Inoki: Sì, assolutamente. L’evento è il Bolo by night, che organizzo io insieme a uno staff molto forte di Bologna che si chiama 404 Music Group. Fondamentalmente loro si sono sempre occupati di clubbing, ma insieme abbiamo scelto di proporre un tipo di evento che fosse hip-hop a tutti gli effetti, in stile 2theBeat ma per gli artisti di Bolo. Nello specifico io presento alla città gli artisti emergenti, mentre Drefgold e Tredici sono stati chiamati come guest star: lo scopo è puntare i riflettori sulla nuova scena rap-urban ma anche pop e soul. Oggi Bologna non ha la visibilità che aveva negli anni ’90, quindi credo che quest’iniziativa fosse necessaria per riportare la nostra città sulla mappa. Dopo anni di buio finalmente possiamo raccontare una scena fiorente, con rapper affermati come Drefgold e tantissimi emergenti come Macello, che spacca, o come Mido, che in questo momento è il più forte.

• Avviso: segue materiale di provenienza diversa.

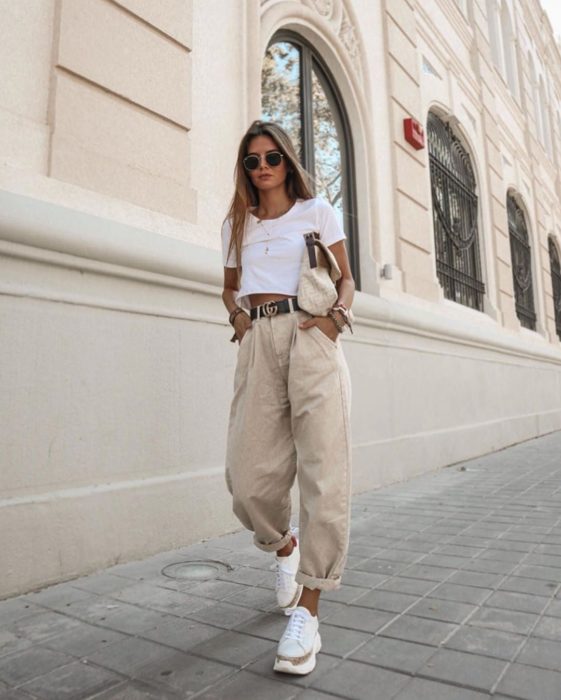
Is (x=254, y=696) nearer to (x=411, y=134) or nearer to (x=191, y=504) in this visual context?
(x=191, y=504)

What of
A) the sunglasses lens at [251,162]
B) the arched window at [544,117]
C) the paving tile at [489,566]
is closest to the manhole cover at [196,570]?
the paving tile at [489,566]

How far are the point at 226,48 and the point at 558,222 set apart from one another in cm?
1384

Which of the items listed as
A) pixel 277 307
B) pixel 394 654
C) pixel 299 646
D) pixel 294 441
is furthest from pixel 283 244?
pixel 394 654

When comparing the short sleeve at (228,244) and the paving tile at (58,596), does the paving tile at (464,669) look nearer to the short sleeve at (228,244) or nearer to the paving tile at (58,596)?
the paving tile at (58,596)

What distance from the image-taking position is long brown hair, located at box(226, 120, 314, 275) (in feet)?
6.94

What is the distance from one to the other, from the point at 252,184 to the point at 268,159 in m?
0.17

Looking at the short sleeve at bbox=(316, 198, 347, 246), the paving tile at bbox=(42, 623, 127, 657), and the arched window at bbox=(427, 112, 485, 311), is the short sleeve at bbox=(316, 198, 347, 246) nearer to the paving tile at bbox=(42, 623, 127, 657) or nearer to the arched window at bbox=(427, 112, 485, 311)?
the paving tile at bbox=(42, 623, 127, 657)

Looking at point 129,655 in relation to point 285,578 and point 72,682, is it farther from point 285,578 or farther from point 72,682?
point 285,578

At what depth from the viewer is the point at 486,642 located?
6.28 ft

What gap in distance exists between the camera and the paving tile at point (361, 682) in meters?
1.60

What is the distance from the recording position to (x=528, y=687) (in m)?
1.61

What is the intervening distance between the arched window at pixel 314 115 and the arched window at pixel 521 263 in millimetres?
6029

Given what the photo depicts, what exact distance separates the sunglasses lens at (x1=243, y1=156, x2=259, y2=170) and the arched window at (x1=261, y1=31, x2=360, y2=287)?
3.02m

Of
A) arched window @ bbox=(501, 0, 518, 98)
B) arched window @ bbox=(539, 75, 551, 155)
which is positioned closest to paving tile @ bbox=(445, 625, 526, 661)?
arched window @ bbox=(501, 0, 518, 98)
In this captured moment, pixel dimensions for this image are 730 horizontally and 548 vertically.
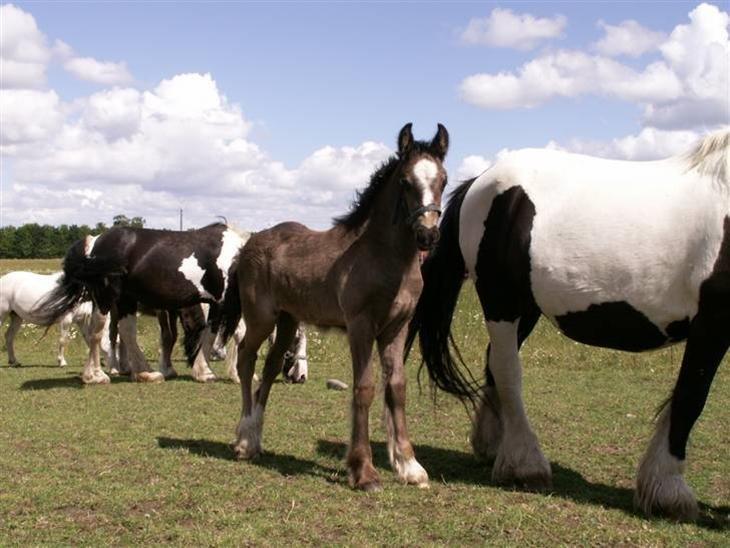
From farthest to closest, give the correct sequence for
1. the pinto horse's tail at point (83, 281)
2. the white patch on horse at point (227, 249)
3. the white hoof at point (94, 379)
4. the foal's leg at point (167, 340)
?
the foal's leg at point (167, 340)
the white patch on horse at point (227, 249)
the pinto horse's tail at point (83, 281)
the white hoof at point (94, 379)

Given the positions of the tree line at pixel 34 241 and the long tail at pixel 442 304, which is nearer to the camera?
the long tail at pixel 442 304

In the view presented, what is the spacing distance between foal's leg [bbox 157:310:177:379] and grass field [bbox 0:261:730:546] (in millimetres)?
862

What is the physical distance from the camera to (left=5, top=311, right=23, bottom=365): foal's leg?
50.4 feet

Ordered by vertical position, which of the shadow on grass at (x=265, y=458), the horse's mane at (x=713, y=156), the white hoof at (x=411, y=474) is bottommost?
the shadow on grass at (x=265, y=458)

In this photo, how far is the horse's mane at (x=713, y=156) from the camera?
5551 mm

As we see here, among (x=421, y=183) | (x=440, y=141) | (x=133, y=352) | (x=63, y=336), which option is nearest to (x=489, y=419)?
(x=421, y=183)

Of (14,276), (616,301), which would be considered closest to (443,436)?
(616,301)

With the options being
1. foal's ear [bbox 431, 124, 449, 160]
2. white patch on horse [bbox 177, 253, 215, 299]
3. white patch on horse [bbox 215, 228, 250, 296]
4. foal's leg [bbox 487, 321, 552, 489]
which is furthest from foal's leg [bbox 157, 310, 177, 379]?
foal's ear [bbox 431, 124, 449, 160]

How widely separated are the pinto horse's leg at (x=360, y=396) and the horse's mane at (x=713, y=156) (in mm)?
2725

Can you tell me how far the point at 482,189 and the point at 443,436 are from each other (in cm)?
314

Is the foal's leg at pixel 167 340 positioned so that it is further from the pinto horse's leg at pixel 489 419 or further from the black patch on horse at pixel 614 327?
the black patch on horse at pixel 614 327

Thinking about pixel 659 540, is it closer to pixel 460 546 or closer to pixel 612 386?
pixel 460 546

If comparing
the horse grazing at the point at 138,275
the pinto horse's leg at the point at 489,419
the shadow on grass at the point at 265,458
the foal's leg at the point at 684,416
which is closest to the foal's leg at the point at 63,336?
the horse grazing at the point at 138,275

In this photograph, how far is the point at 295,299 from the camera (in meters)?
7.02
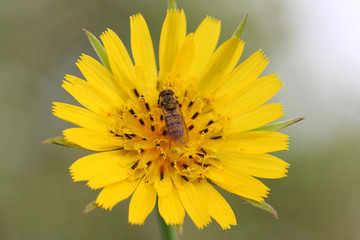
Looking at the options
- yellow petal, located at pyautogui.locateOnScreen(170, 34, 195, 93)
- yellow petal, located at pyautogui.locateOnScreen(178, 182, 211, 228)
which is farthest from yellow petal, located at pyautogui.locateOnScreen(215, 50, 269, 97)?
yellow petal, located at pyautogui.locateOnScreen(178, 182, 211, 228)

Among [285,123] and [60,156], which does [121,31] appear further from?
[285,123]

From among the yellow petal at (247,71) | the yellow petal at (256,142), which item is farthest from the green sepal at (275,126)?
the yellow petal at (247,71)

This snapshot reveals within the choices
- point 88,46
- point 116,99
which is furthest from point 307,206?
point 88,46

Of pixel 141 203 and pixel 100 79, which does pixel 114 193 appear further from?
pixel 100 79

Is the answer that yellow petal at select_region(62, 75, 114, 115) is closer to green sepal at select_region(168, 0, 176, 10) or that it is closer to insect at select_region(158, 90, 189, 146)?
insect at select_region(158, 90, 189, 146)

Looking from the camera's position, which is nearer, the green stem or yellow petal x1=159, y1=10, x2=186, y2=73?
the green stem

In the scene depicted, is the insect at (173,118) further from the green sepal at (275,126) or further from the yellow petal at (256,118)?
the green sepal at (275,126)
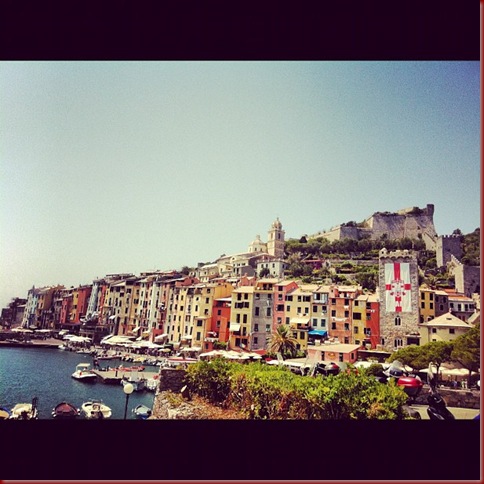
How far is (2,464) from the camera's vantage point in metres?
3.70

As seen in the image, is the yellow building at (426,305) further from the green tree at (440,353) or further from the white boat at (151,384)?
the white boat at (151,384)

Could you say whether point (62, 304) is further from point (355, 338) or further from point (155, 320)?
point (355, 338)

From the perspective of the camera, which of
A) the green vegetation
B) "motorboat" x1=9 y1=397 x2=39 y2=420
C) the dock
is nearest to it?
the green vegetation

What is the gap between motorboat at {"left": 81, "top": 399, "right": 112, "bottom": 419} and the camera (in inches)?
239

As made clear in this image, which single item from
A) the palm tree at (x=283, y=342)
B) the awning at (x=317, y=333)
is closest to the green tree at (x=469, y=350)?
the awning at (x=317, y=333)

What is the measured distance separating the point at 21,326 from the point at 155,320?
2348 millimetres

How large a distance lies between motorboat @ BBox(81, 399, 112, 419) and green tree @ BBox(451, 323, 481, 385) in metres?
5.66

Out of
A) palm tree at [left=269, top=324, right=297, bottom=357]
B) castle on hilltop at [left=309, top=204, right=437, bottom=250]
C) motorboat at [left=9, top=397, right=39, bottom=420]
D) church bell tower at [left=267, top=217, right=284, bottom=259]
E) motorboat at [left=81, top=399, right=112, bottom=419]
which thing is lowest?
motorboat at [left=81, top=399, right=112, bottom=419]

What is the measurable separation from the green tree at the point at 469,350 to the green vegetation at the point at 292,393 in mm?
1483

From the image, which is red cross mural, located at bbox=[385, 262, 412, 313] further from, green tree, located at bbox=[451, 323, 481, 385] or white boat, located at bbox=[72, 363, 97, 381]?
white boat, located at bbox=[72, 363, 97, 381]

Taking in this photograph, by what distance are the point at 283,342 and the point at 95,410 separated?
330 centimetres

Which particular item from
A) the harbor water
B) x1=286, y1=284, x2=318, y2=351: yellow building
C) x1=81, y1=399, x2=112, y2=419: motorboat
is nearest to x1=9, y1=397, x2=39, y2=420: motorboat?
the harbor water
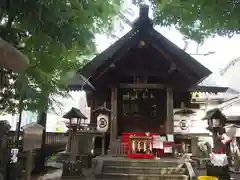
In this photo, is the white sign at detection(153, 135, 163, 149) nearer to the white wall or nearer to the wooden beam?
the wooden beam

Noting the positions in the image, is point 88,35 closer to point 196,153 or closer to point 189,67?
point 189,67

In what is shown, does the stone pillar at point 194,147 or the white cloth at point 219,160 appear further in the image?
the stone pillar at point 194,147

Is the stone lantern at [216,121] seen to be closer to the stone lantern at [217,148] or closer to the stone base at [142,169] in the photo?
the stone lantern at [217,148]

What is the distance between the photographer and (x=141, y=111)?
40.9 ft

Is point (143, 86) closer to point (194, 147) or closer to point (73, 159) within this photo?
point (194, 147)

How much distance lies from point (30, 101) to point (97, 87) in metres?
5.48

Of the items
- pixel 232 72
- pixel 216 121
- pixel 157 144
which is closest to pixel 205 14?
pixel 216 121

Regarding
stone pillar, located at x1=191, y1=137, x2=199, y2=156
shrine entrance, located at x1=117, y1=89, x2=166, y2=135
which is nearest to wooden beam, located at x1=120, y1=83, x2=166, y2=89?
shrine entrance, located at x1=117, y1=89, x2=166, y2=135

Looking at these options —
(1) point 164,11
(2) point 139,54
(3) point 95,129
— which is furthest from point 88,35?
(3) point 95,129

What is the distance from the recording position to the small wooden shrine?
10938mm

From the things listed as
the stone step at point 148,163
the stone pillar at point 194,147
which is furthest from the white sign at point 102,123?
the stone pillar at point 194,147

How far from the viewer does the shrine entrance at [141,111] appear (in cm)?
1236

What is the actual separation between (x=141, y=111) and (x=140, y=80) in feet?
5.93

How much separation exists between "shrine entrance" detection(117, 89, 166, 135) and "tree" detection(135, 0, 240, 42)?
5.83 meters
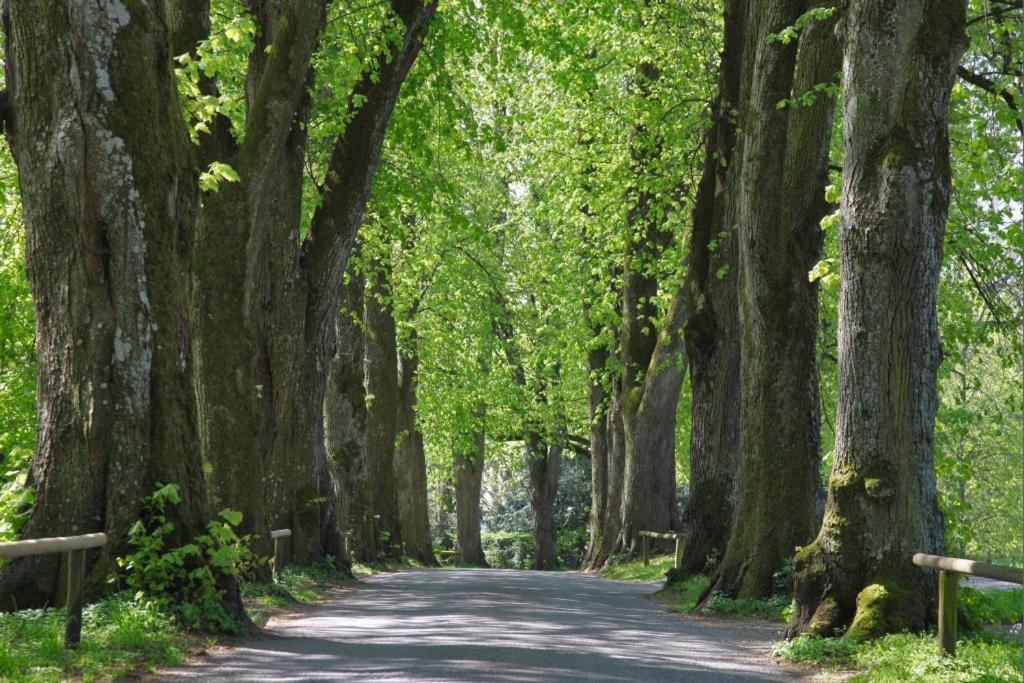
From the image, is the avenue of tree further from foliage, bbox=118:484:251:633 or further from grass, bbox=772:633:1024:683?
grass, bbox=772:633:1024:683

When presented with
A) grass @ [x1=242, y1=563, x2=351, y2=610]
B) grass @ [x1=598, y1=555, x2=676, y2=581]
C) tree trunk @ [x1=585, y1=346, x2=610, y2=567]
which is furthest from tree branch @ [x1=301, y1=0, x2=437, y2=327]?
tree trunk @ [x1=585, y1=346, x2=610, y2=567]

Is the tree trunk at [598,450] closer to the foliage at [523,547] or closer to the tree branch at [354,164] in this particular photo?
the tree branch at [354,164]

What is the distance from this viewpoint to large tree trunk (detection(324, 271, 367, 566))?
26.6 m

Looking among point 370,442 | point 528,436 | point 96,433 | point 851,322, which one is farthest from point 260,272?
point 528,436

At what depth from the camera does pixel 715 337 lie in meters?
18.6

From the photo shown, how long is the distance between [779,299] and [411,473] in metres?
23.7

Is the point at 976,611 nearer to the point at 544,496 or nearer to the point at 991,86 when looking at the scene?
the point at 991,86

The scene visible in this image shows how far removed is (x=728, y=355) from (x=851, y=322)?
24.6ft

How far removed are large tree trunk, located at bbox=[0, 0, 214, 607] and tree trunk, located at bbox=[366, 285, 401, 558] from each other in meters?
19.6

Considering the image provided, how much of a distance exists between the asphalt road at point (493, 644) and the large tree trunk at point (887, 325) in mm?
1040

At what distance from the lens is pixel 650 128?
22.0m

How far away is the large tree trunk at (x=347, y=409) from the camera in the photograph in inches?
1049

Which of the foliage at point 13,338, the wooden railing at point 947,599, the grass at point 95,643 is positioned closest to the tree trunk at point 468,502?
the foliage at point 13,338

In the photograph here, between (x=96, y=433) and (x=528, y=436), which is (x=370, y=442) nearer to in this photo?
(x=528, y=436)
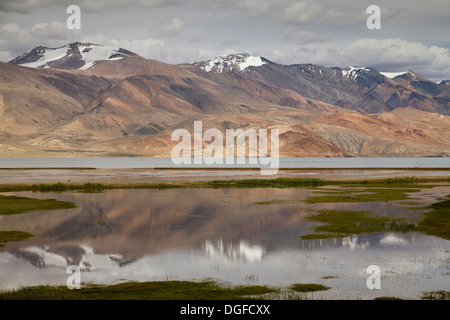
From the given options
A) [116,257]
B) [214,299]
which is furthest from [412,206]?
[214,299]

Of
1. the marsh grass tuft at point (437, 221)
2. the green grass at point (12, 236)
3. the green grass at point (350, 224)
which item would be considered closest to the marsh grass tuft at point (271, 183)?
the marsh grass tuft at point (437, 221)

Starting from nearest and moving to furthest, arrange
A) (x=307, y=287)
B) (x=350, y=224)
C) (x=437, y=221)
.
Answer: (x=307, y=287) → (x=350, y=224) → (x=437, y=221)

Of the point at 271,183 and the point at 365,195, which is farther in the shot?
the point at 271,183

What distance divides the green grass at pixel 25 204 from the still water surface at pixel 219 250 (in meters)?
2.44

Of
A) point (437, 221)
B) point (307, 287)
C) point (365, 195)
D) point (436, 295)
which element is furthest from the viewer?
point (365, 195)

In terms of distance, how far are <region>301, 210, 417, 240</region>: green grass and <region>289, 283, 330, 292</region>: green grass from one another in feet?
36.5

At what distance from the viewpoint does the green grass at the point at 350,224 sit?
117 feet

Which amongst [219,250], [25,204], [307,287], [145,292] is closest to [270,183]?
[25,204]

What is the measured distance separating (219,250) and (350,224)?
41.5 feet

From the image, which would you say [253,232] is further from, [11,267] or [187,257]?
[11,267]

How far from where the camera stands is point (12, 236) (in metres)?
35.0

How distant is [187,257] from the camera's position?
29.0 metres

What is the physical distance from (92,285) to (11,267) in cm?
585

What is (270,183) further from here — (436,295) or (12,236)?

Sergio: Ti faccio un’ultima domanda a proposito dell’intero “capitolo Medioego” e più in generale sul tuo 2021. Qual è la grande lezione che ti ha insegnato questo disco?
Inoki: La grande lezione che ho imparato è che bisogna smetterla di perdere tempo e darsi da fare. Citando Gomorra, siamo sempre in tempo per riprenderci “quello che è nostro”.
Sergio: Quindi adesso ci dobbiamo aspettare dei nuovi album di Inoki?
Inoki: A ripetizione fra’! L’obiettivo è farne almeno uno all’anno. Non è una promessa, perché le promesse le fanno i politici, ma un obiettivo. Voglio realizzare almeno un disco all’anno!